- [EXERCISE DESCRIPTION]
Each line below that contains "from" counts once; report the total and nothing more.

- [DATA IN THIS EXERCISE]
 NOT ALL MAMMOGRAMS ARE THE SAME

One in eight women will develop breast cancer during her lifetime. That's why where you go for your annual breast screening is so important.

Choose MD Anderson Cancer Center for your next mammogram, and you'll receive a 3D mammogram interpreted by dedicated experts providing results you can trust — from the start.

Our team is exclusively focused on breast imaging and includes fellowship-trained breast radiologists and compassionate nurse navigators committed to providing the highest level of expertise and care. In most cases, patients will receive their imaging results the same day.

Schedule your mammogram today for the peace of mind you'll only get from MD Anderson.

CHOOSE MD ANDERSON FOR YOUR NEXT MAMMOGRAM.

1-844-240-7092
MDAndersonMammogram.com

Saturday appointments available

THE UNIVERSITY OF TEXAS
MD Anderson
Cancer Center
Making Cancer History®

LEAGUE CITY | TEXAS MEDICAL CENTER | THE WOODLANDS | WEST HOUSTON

==

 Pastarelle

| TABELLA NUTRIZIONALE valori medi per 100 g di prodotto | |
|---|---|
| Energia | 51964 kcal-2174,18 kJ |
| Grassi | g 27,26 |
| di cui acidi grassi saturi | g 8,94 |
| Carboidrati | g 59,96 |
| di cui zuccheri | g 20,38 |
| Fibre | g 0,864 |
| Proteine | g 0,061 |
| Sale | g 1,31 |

- [SOLVED PROBLEM]
2